Cleaning house data – Jenny R. Kreiger, PhD

For my first project as a Flatiron School data science bootcamper, I was asked to analyze data about the sale prices of houses in King County, Washington, in 2014 and 2015. The dataset is well known to students of data science because it lends itself to linear regression modeling. You can take a look at the data over at Kaggle.com.

In this post, I’ll describe my process of cleaning this dataset to prepare for modeling it using multiple linear regression, which allows me to consider the impact of multiple factors on a home’s sale price at the same time.

Defining my dataset

One of the interesting things about this dataset is that King County is home to some pretty massive wealth disparity, both internally and in comparison with state and national averages. Some of the world’s richest people live there, and yet 10% of the county’s residents live in poverty. Seattle is in King County, and the median household income of $89,675, 49% higher than the national average, can probably be attributed in part to the strong presence of the tech industry in the area. Home prices in the dataset range from a modest $78,000 to over $7 million.

# Import needed packages 
import pandas as pd
import numpy as np
import matplotlib.pyplot as plt
import seaborn as sns

# Read in the data and view summary statistics
data = pd.read_csv('kc_house_data.csv')
data.describe()

screenshot of summary statistics on the dataset

These disparities mean that it is hard to find a linear model that can describe the data while keeping error reasonably low. Common sense tells us that a twelve-bedroom house isn’t simply four times bigger than a three-bedroom house; it’s a mansion, a luxury villa, a thing of a different nature than a typical family home.

While exploring this dataset, I decided that not only was I unlikely to find a model that could describe modest homes and mansions alike, I also didn’t want to. Billionaires, if you’re reading this: I’m sure there is someone else who can help you figure out how to maximize the sale price of your Medina mansion. I would rather use my skills to help middle-income families understand how they can use homeownership to build wealth.

This thinking brought me to my first big decision about cleaning the data: I decided to cut it down to help me focus on midrange family homes. I removed the top 10% most expensive homes and then limited the remaining data to just those homes with 2 to 5 bedrooms.

# Filter the dataset
midrange_homes = data[(data['price'] < np.quantile(data['price'], 0.9)) 
                         & (data['bedrooms'].isin(range(2, 6)))]

# View summary statistics
midrange_homes.describe()

All told, this left me with 18,999 homes with a median sale price of $425,000. A little fiddling with a mortgage calculator persuaded me that this could be an affordable price for a family making the median income of $89,675, assuming they had excellent credit, could make a 14% downpayment, and got a reasonable interest rate.

scatter plot showing midrange homes in King County with longitude on the x-axis, latitude on the y-axis, and points colored by price — Midrange homes of King County.

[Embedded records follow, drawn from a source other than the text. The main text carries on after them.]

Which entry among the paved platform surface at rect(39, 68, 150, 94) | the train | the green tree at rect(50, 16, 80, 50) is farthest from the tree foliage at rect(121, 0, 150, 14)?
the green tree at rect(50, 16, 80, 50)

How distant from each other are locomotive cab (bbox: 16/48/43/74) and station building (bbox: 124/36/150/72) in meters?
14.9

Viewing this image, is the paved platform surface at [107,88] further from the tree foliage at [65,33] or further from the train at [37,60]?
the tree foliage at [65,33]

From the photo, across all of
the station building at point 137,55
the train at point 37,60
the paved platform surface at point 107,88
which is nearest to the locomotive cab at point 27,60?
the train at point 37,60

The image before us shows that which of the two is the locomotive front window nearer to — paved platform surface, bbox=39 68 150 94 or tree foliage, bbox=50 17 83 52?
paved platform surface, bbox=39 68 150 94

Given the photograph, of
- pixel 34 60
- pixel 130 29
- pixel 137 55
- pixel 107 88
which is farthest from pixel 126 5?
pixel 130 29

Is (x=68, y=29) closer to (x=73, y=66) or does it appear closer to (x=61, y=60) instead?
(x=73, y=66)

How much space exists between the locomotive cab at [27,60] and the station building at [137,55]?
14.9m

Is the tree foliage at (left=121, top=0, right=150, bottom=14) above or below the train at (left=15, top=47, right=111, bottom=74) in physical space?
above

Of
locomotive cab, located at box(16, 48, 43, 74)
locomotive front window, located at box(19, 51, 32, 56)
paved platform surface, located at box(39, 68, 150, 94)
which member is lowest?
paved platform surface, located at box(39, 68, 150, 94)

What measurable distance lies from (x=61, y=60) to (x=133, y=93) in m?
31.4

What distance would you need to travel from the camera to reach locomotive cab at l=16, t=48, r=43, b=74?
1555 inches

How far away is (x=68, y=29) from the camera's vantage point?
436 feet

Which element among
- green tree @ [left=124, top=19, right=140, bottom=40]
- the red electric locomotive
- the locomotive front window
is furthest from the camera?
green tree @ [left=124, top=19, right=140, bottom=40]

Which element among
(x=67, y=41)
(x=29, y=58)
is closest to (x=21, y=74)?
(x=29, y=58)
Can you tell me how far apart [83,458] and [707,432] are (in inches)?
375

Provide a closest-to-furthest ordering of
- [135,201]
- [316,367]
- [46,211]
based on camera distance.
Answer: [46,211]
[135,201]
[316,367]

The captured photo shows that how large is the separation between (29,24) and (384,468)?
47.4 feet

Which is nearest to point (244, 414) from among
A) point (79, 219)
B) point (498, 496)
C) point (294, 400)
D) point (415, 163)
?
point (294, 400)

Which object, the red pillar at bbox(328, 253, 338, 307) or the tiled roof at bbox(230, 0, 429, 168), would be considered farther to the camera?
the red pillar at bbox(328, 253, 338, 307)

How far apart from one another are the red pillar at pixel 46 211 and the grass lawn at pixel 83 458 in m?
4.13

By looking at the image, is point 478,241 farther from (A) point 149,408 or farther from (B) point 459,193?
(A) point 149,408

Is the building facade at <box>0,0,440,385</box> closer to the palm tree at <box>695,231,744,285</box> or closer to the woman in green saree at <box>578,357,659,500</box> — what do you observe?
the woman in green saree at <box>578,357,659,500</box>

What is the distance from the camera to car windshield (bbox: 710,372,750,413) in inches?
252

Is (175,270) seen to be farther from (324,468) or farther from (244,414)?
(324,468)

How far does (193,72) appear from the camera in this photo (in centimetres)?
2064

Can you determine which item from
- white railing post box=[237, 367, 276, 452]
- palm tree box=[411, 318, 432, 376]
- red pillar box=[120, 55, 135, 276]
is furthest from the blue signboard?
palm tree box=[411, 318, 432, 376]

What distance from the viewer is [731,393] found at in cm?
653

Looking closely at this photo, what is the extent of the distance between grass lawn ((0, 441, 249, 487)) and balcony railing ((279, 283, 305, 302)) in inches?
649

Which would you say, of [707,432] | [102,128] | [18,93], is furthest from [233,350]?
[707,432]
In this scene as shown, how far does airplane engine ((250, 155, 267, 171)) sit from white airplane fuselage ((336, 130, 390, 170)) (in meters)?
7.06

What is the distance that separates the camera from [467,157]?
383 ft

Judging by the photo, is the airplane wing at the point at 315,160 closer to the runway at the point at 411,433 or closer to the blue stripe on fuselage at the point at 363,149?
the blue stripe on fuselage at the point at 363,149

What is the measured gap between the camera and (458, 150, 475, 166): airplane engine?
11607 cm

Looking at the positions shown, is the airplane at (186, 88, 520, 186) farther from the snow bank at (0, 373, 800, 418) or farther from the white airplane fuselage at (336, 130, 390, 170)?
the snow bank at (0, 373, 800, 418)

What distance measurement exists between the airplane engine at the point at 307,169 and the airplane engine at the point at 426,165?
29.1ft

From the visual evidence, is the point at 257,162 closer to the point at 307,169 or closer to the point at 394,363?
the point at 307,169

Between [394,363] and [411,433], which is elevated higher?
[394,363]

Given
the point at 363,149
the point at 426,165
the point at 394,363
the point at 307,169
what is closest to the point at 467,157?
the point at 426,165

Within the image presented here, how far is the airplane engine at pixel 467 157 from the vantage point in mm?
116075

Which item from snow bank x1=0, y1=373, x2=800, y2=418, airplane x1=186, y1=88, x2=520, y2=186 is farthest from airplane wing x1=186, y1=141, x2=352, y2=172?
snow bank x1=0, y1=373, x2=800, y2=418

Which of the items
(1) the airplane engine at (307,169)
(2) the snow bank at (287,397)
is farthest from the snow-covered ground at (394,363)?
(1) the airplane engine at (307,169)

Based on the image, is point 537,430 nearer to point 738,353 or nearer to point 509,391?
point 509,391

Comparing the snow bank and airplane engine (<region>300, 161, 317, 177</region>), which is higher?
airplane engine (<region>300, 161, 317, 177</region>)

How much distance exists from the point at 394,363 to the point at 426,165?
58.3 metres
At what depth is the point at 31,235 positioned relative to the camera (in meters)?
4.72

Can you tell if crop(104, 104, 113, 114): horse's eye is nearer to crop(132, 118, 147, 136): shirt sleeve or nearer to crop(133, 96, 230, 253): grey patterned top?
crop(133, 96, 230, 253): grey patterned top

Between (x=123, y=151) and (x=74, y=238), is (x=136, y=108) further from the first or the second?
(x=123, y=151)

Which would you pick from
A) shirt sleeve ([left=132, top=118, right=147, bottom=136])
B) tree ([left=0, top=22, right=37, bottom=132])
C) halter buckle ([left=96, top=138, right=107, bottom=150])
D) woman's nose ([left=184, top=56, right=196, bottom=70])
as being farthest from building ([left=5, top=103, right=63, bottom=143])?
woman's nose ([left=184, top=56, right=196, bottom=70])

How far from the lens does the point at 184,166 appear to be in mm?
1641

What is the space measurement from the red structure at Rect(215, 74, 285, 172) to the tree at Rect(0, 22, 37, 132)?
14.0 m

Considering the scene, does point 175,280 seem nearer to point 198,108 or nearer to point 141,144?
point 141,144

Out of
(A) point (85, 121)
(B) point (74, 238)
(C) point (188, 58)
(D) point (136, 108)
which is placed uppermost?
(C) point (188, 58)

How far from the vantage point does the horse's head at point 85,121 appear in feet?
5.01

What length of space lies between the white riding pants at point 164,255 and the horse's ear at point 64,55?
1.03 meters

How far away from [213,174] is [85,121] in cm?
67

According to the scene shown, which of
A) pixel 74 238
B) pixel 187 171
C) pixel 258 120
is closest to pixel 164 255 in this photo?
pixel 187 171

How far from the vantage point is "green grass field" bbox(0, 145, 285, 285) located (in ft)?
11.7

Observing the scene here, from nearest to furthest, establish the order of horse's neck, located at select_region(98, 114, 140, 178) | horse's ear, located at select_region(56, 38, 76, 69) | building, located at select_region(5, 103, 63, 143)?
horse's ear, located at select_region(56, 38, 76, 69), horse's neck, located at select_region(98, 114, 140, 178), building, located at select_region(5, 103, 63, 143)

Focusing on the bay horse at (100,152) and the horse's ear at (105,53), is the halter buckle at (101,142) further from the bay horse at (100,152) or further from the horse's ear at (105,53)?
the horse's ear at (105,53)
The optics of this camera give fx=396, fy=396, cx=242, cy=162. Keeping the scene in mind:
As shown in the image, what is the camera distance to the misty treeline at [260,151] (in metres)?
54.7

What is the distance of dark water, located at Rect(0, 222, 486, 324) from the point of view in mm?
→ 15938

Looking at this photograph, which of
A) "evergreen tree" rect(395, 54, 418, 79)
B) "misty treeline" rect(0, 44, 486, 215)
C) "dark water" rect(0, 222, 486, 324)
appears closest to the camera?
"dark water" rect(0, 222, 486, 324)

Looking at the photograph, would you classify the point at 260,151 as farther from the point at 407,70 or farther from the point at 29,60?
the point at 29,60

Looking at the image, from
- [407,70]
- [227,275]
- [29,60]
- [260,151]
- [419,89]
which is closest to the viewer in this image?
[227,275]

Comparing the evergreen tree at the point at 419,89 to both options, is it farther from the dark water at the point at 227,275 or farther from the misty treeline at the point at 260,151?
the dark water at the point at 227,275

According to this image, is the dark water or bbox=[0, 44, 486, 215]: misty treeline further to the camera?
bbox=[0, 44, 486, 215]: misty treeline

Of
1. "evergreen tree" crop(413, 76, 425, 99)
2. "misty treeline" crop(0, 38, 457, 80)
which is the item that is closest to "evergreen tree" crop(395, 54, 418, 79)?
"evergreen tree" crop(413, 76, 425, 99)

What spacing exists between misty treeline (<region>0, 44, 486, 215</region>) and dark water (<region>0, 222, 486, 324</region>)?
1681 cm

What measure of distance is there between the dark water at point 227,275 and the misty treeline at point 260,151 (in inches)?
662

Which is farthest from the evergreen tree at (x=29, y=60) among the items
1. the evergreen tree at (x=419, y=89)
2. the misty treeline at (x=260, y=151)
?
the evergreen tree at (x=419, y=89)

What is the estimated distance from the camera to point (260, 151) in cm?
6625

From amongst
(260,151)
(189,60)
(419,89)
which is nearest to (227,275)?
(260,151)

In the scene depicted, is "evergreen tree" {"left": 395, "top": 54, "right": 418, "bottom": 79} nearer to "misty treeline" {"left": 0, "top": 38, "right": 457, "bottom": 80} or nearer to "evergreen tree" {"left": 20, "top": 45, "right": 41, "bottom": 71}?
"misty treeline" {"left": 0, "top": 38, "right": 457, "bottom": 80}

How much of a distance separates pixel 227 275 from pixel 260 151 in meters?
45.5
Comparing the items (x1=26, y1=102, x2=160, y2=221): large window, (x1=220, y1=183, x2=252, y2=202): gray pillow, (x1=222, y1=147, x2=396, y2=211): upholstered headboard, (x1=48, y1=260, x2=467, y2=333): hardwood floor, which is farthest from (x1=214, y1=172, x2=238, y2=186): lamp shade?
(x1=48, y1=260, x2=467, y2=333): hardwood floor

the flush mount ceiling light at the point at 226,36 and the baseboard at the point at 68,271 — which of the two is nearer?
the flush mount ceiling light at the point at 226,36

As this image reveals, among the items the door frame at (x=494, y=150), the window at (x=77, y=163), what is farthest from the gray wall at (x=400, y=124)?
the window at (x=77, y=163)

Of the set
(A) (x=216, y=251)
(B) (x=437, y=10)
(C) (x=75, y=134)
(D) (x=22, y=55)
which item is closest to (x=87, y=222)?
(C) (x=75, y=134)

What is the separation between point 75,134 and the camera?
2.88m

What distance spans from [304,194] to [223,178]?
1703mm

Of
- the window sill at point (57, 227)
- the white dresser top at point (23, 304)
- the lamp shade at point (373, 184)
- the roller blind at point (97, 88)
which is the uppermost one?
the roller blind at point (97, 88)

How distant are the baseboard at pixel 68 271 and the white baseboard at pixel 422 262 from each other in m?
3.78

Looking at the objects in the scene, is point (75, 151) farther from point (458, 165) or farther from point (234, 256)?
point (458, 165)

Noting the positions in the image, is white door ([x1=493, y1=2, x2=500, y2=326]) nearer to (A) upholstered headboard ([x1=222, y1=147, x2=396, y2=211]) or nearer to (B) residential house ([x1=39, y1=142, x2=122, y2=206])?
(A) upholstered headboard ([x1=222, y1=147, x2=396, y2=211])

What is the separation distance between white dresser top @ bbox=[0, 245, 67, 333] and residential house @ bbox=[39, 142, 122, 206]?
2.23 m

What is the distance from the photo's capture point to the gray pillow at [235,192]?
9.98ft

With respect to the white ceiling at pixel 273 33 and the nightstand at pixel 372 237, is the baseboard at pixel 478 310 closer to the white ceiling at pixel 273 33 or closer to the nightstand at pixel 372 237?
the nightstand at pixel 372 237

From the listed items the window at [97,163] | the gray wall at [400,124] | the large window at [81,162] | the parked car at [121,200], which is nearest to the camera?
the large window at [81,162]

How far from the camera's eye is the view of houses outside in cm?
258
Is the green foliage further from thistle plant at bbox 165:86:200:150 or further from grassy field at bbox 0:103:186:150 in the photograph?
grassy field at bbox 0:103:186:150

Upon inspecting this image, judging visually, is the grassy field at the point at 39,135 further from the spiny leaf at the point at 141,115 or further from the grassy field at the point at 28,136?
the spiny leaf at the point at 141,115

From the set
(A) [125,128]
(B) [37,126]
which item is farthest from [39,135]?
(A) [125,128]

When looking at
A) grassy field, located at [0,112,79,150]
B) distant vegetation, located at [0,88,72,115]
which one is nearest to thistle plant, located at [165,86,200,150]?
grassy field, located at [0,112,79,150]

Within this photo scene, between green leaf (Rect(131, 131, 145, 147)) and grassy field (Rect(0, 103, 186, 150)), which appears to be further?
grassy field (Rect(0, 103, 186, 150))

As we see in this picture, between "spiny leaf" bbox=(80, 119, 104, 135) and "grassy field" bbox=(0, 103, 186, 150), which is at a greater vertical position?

The area with more blue dots is the Seattle metro area.

Limiting the price and number of bedrooms had a nice collateral effect of making most of the extreme values in the dataset disappear. At this point, I was ready to move on my first real cleaning steps: resolving missing values.

Missing no more

Many datasets come with missing values, where someone forgot or chose not to collect or record a value for a particular variable in a particular observation. Missing values are a problem because they can interfere with several forms of analysis. They may be a different data type than the other values (e.g., text instead of a number). If lots of values are missing for a particular variable or observation, that column or row may be effectively useless, which is a waste of all the good values that were there. It is important to resolve missing values before doing any quantitative analysis so that we can better understand what our calculations actually represent.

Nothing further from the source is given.